> Written instruction A:
Using the family law FAQ below, say whether each statement agrees with it. Answer yes or no for each, and quote the words that decide it. (i) Under the new law, couples must cite blame to get a divorce. (ii) The new law makes the divorce process faster. (iii) After the conditional order stage, the parties must wait 6 weeks before filing for the divorce order.

Start of Text

Common Questions in Family Law

Frequently Asked Questions About Divorce

For most individuals, the first point of resource when you need a question answered is to search Google. The internet provides a plethora of information, but it can often be confusing and conflicting and in some cases such as financial disputes and child arrangements, there is not a “one size fits all” approach. In this article, I aim to answer some of the most common questions asked in family matters in particular, the introduction of the Divorce, Dissolution and Separation Act 2020.

How has the divorce law changed?

For the first time in almost 50 years, couples who wish to divorce no longer need to cite blame. The only ground is for the marriage to be irretrievably broken down. Under the new law, parties can either file a sole or joint divorce application. The intention behind the changes is to remove the hostilities between couples and promote a conciliatory approach to any relevant financial or children issues.

Is it quicker to get a divorce under the new law?

Unfortunately, the new law does not make the divorce process any faster. From the moment the divorce application is issued online and provided the acknowledgement of service is returned within 18 weeks, the applicant can apply for the conditional order, which is the penultimate stage of the divorce. The party/parties will then need to wait 6 weeks before filing for the divorce order. Although it sounds like a long process, the time is best utilised dealing with any financial issues or arrangements for children.

What happens if a party does not agree to the divorce?

Under the new law, a spouse can only defend a divorce application or stop a divorce under very specific and limited circumstances such as fraud.

Do mothers have greater rights than fathers over children?

Provided fathers have parental responsibility of the children, both parents have equal rights and responsibilities for the children. In child arrangement cases, the Court’s paramount consideration is the welfare of the child and in making decisions, the Court is guided by the welfare checklist. These include factors such as the ascertainable wishes and feelings of the child concerned (considered in the light of the child's age and understanding); the child's physical, emotional and educational needs; the likely effect of any change upon the child; the child’s age, sex and background; any harm the child has suffered or is at risk of suffering; how capable each parent is in meeting those needs; and the range of powers available to the Court.

Do I have to initiate Court proceedings to deal with the financial issues upon divorce?

Where possible, the Family Team at Parfitt Cresswell will advise clients to deal with matters in an amicable and cost-effective way. Court proceedings are stressful, lengthy and costly however, when negotiations breakdown and an agreement cannot be reached, there may be no choice but to apply to the Court. Details of costs and how a Court would approach a case will be provided to the client to enable them to make an informed decision.

Are marital assets always split 50/50?

End of Text
Start of Information provided

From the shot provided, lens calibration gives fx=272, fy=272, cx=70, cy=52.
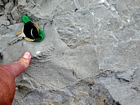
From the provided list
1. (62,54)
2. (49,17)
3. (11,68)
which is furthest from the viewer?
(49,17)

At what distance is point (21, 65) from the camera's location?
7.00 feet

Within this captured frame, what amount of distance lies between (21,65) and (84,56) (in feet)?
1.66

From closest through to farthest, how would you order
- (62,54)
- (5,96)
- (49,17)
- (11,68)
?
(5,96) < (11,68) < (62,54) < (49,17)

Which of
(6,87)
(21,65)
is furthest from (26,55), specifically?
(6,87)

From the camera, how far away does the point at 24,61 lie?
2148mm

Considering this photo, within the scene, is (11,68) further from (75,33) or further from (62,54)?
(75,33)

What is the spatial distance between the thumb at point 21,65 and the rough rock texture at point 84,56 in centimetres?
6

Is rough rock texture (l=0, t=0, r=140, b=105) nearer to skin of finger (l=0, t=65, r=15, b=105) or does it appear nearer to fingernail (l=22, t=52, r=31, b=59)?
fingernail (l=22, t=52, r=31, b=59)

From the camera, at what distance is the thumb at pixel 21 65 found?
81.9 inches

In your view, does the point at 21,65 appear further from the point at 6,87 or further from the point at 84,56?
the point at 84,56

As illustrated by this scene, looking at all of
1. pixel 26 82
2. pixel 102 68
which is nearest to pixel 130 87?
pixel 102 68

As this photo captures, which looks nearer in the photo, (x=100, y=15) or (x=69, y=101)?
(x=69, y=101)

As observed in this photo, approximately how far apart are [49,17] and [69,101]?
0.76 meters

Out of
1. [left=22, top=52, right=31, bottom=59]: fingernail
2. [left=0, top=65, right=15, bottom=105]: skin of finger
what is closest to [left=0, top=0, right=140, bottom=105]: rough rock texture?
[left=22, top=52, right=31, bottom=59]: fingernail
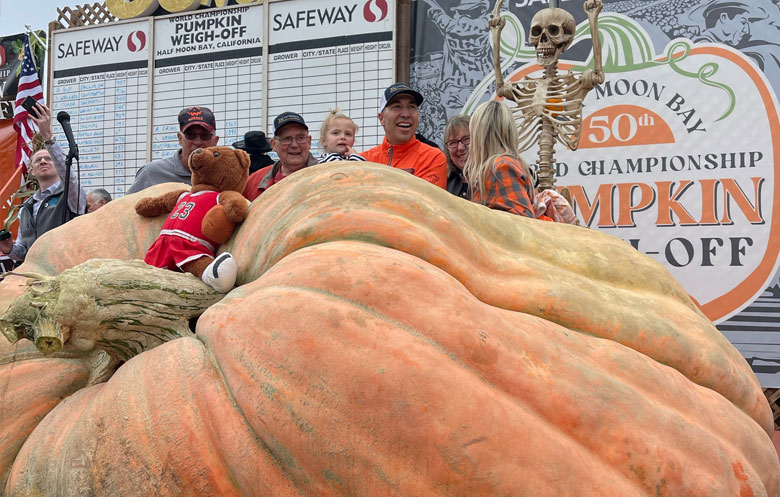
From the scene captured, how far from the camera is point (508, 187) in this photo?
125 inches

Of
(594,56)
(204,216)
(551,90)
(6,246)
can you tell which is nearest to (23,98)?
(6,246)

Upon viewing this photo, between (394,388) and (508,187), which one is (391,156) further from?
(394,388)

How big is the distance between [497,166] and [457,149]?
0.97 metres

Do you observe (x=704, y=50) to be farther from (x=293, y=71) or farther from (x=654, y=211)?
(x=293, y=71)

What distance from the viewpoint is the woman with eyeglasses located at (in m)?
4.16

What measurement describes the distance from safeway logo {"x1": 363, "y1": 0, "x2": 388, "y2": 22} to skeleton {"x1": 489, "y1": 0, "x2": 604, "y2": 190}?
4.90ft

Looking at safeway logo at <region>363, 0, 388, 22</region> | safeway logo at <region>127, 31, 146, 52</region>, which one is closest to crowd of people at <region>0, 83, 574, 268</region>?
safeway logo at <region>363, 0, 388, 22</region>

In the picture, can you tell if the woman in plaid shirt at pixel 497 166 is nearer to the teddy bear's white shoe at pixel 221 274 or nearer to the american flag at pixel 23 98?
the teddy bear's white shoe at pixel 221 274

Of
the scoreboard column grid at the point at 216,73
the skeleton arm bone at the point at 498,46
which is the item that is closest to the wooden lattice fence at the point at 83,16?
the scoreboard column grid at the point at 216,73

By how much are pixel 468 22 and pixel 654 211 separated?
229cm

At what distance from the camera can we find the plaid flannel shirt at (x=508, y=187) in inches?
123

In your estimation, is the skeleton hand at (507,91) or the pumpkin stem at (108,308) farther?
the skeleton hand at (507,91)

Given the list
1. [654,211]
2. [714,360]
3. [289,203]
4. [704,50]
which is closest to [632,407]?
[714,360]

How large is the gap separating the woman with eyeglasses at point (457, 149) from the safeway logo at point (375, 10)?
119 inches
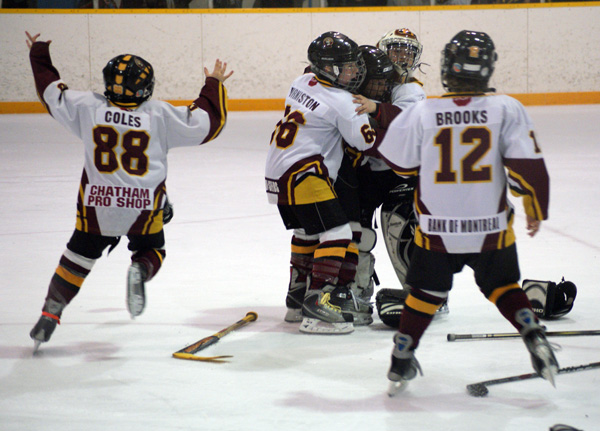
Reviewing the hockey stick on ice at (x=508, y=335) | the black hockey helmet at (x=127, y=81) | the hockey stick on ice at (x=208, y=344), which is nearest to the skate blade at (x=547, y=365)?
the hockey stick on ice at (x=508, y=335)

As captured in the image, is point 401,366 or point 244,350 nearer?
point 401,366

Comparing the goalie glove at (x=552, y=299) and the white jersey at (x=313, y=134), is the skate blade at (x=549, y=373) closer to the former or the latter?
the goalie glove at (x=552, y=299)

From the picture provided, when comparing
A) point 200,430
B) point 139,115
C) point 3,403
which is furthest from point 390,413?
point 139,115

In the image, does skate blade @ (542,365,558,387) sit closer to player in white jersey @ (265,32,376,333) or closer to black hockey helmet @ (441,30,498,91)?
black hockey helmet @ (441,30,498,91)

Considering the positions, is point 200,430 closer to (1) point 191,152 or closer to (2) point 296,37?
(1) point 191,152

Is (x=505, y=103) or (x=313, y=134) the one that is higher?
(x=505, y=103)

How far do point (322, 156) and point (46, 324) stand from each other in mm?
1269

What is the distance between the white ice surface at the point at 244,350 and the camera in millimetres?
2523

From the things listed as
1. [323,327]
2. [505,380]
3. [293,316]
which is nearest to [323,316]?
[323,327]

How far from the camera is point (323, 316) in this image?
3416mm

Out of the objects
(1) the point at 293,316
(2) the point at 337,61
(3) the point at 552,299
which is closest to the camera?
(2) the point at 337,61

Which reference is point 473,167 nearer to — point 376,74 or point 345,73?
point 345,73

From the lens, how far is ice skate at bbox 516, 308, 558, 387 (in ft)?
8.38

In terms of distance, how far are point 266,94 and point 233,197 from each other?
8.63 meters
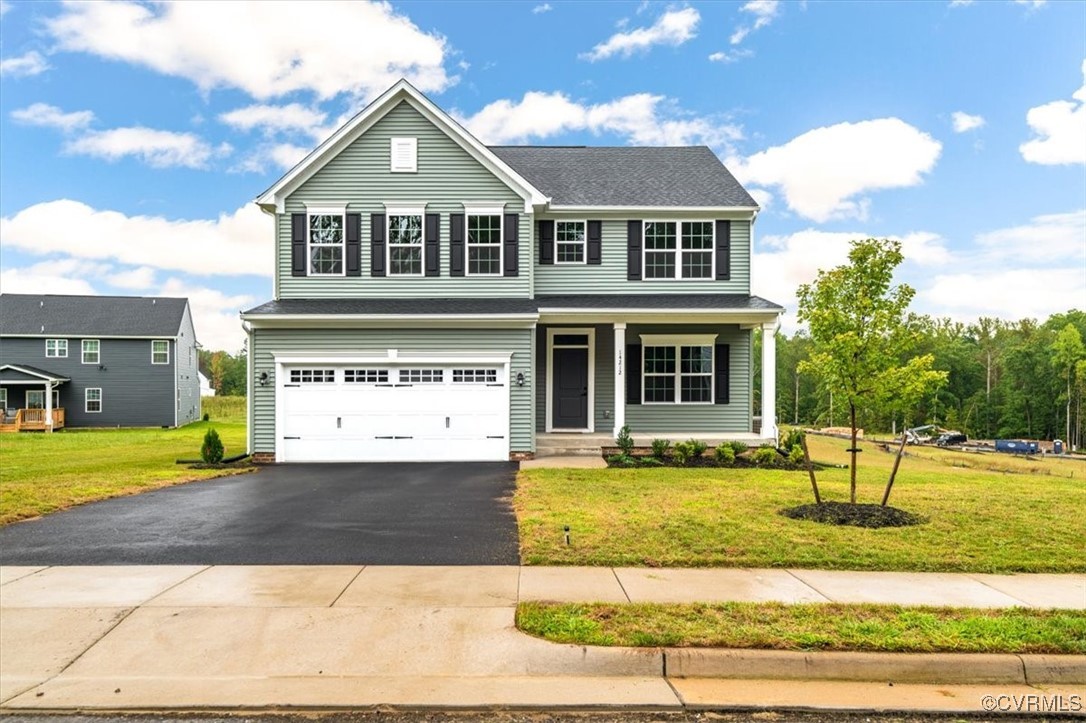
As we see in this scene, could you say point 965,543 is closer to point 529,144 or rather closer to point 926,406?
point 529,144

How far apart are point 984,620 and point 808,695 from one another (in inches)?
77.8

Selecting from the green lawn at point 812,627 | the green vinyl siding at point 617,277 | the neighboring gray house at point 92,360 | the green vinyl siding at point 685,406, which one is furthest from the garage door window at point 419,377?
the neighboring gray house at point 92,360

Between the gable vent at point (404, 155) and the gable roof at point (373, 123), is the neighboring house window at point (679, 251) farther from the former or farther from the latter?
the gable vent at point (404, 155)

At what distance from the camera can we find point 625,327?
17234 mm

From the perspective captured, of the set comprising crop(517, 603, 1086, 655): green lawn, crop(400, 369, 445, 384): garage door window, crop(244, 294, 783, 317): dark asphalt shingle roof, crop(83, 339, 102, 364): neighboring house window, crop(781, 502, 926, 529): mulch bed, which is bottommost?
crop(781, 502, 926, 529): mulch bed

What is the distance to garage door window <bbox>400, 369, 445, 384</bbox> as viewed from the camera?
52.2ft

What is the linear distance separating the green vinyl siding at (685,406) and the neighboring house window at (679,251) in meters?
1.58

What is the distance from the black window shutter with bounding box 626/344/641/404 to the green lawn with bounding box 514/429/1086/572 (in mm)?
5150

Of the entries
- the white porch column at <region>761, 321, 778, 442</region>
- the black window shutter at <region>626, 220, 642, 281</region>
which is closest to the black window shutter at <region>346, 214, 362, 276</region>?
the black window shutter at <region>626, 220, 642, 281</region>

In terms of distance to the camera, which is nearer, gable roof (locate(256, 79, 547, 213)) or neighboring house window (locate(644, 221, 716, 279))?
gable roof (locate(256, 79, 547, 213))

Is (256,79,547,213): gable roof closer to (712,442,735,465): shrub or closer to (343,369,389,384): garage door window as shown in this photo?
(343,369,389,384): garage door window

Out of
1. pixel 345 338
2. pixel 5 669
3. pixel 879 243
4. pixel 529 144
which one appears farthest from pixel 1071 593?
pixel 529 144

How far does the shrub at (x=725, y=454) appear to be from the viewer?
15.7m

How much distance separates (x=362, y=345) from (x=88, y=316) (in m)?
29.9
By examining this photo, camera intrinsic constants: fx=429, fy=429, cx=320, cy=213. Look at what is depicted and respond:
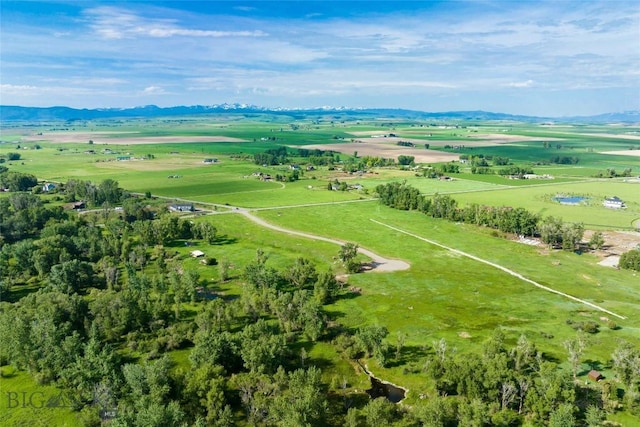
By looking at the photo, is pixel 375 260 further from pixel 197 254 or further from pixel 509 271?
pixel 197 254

End of Information provided

> Written instruction B:
In the rows above, recast the stretch from the line containing "As observed in" through the line containing "0.76 meters" as a Markdown table with the columns Num and Line. Number each line and leave out blank lines.

> Answer A:
(i) No. "couples who wish to divorce no longer need to cite blame"
(ii) No. "the new law does not make the divorce process any faster"
(iii) Yes. "The party/parties will then need to wait 6 weeks before filing for the divorce order."

> Answer B:
| Num | Line |
|---|---|
| 1 | As observed in this photo, approximately how far apart are [49,17] and [69,101]? |
| 2 | 0.76 meters |